Would you give the number of lines below in which the string "width" appears? Nothing else is needed.

### Stored data entries
----------------
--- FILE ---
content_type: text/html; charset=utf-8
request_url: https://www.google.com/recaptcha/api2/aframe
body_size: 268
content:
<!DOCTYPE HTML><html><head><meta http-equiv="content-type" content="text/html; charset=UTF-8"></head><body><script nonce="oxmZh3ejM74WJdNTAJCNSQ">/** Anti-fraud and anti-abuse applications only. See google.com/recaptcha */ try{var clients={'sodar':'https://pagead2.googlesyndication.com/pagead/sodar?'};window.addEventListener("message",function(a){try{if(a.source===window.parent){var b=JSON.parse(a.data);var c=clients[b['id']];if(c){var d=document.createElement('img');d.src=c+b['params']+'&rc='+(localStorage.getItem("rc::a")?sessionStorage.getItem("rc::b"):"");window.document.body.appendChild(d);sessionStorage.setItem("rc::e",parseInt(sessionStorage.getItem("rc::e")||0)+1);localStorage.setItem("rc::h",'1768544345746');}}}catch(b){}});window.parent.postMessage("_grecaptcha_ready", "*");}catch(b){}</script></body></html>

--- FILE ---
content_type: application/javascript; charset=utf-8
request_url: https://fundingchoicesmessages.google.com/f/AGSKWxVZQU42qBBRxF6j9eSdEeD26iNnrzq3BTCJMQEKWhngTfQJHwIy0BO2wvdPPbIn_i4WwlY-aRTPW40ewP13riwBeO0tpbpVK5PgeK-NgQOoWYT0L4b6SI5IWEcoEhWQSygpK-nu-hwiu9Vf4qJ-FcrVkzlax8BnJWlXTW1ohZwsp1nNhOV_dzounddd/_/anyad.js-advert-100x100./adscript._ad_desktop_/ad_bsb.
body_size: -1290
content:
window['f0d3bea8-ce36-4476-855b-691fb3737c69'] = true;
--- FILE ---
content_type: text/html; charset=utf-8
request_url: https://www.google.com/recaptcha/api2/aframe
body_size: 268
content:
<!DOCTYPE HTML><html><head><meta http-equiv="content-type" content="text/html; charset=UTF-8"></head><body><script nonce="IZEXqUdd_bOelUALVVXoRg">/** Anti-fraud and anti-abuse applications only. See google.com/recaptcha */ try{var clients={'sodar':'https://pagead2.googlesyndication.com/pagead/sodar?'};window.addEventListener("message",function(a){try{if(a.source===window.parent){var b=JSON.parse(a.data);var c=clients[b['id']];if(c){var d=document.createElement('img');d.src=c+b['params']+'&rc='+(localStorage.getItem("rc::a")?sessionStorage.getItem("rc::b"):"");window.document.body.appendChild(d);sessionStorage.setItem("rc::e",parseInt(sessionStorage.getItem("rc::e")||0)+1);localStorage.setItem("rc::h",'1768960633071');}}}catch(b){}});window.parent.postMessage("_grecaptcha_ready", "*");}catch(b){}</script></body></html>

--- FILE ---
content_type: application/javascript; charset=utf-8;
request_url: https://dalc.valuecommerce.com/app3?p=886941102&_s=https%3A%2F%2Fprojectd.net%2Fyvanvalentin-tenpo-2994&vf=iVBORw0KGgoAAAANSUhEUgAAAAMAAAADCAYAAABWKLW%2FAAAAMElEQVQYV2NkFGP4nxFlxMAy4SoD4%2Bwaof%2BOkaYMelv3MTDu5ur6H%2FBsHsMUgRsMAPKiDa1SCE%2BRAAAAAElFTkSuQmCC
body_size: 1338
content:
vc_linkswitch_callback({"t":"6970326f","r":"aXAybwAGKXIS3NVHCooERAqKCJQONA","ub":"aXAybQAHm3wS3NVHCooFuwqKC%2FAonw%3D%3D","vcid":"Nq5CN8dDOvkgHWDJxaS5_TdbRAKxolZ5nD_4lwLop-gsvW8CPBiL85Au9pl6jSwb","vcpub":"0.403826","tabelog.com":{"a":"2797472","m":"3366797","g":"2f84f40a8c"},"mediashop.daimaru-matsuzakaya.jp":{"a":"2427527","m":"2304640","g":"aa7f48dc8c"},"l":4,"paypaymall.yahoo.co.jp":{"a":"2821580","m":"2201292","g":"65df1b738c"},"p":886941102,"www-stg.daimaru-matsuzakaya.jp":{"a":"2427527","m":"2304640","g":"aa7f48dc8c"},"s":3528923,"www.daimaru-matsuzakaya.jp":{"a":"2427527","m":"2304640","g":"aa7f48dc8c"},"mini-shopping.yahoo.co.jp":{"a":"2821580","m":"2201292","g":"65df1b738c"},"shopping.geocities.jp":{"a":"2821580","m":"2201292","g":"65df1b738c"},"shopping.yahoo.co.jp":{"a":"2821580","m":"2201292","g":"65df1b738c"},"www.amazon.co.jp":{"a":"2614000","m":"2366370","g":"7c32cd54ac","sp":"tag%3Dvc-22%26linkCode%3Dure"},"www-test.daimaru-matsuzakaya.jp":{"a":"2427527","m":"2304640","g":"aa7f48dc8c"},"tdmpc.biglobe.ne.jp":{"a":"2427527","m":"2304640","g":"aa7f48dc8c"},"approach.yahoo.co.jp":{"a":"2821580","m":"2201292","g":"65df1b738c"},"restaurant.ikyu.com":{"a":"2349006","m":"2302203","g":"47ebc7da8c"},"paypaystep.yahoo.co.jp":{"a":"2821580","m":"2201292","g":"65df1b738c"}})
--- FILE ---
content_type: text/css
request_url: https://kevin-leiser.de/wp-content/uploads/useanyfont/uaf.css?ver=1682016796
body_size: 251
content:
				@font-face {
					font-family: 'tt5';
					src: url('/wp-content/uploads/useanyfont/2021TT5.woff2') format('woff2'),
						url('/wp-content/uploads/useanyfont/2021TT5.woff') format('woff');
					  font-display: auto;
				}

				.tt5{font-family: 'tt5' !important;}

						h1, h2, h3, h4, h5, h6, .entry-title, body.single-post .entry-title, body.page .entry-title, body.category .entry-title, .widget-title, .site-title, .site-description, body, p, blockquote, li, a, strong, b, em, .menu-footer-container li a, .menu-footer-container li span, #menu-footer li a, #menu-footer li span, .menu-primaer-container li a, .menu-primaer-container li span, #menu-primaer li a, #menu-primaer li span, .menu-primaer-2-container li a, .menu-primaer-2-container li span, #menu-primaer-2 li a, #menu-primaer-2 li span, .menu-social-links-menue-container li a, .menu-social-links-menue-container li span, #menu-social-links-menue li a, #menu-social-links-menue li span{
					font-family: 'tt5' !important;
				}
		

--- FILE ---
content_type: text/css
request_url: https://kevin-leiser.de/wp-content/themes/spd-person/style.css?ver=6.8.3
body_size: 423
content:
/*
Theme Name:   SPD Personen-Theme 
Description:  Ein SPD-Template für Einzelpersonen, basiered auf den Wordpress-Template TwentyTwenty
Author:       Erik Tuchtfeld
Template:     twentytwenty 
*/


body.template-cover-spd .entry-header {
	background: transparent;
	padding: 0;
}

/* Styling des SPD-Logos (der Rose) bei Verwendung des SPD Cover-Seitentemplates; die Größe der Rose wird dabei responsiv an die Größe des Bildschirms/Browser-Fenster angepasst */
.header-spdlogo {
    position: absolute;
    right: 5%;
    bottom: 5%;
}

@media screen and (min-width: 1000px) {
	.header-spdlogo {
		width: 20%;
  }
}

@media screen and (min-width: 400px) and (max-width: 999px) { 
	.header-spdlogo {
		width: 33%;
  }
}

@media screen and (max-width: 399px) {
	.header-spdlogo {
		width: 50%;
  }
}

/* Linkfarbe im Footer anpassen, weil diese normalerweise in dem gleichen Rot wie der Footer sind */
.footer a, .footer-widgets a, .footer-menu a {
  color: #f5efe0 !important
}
----------------
### WRITTEN SOLUTION
6